» Direction
Please rewrite the material below, changing "detector" to "scanner" throughout and keeping every other word the same.

#### Records provided

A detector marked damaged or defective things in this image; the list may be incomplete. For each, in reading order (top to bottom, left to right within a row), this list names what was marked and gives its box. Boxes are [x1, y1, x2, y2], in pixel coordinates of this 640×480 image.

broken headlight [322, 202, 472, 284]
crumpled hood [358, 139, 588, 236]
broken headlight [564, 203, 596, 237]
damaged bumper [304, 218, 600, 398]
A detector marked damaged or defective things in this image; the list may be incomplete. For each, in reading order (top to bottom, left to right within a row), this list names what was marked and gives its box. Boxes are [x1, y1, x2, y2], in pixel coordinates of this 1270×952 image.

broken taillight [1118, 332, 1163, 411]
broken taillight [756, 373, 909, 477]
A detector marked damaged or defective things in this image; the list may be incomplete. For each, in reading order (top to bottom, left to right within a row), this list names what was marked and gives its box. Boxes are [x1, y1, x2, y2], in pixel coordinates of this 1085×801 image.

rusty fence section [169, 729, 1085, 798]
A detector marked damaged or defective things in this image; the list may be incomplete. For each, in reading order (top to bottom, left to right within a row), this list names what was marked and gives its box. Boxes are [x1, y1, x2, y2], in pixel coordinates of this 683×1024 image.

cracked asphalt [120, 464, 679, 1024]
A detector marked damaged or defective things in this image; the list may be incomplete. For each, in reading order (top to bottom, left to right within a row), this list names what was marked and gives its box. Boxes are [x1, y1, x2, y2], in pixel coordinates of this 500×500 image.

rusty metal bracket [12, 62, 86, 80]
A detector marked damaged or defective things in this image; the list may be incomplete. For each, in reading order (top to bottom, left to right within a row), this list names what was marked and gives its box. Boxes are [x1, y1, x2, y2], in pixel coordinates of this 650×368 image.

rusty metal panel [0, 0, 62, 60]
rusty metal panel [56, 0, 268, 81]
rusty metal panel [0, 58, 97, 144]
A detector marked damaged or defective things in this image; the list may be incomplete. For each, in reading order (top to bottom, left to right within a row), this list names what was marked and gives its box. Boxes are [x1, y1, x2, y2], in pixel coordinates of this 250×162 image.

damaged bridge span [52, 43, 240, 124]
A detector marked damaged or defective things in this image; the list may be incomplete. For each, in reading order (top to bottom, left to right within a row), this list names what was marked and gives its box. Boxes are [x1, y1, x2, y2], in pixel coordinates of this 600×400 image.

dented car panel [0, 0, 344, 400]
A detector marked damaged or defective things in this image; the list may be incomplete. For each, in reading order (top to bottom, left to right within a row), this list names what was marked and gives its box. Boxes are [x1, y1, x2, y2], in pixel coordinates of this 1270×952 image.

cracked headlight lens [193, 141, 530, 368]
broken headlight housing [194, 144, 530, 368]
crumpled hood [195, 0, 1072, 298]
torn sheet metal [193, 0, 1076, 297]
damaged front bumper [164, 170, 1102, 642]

########

» Solution
A scanner marked damaged or defective things in this image; the list may be incomplete. For each, in reading order (top to bottom, left to right within a row), this list names what was marked and gives its box. Boxes are [x1, y1, x2, y2], in pixel coordinates of this 640×480 image.

broken headlight [322, 202, 472, 284]
crumpled hood [358, 139, 588, 236]
broken headlight [564, 203, 596, 237]
damaged bumper [304, 218, 600, 398]
A scanner marked damaged or defective things in this image; the list may be incomplete. For each, in reading order (top to bottom, left to right within a row), this list names what was marked and gives its box. Boxes are [x1, y1, x2, y2], in pixel coordinates of this 1270×952 image.

broken taillight [1118, 332, 1163, 411]
broken taillight [756, 373, 909, 477]
A scanner marked damaged or defective things in this image; the list may be incomplete. For each, in reading order (top to bottom, left to right within a row), this list names what was marked and gives its box. Boxes are [x1, y1, x2, y2], in pixel coordinates of this 1085×801 image.

rusty fence section [169, 729, 1085, 798]
A scanner marked damaged or defective things in this image; the list may be incomplete. For each, in reading order (top to bottom, left to right within a row), this list names what was marked and gives its box. Boxes are [x1, y1, x2, y2], in pixel coordinates of this 683×1024 image.

cracked asphalt [120, 464, 679, 1024]
A scanner marked damaged or defective things in this image; the list may be incomplete. For each, in reading order (top to bottom, left to right within a row), this list names what was marked and gives its box. Boxes are [x1, y1, x2, y2], in pixel coordinates of this 500×500 image.

rusty metal bracket [12, 62, 86, 80]
A scanner marked damaged or defective things in this image; the list may be incomplete. For each, in reading order (top to bottom, left to right within a row), this list names what was marked and gives its box. Boxes are [x1, y1, x2, y2], in pixel coordinates of this 650×368 image.

rusty metal panel [0, 0, 62, 60]
rusty metal panel [56, 0, 268, 81]
rusty metal panel [0, 58, 97, 144]
A scanner marked damaged or defective things in this image; the list may be incomplete. For each, in reading order (top to bottom, left to right within a row), this list names what was marked and gives its box. Boxes are [x1, y1, x2, y2], in pixel coordinates of this 250×162 image.

damaged bridge span [52, 43, 240, 124]
A scanner marked damaged or defective things in this image; the list may be incomplete. For each, in reading order (top to bottom, left to right within a row), this list names what was marked and gives its box. Boxes are [x1, y1, x2, y2], in pixel coordinates of this 600×400 image.

dented car panel [0, 0, 344, 400]
A scanner marked damaged or defective things in this image; the list may be incomplete. For each, in reading order (top to bottom, left to right within a row), this list names what was marked and gives its box. Boxes are [x1, y1, x2, y2], in pixel coordinates of this 1270×952 image.

cracked headlight lens [193, 141, 530, 368]
broken headlight housing [194, 144, 530, 368]
crumpled hood [195, 0, 1072, 298]
torn sheet metal [193, 0, 1076, 297]
damaged front bumper [164, 170, 1102, 642]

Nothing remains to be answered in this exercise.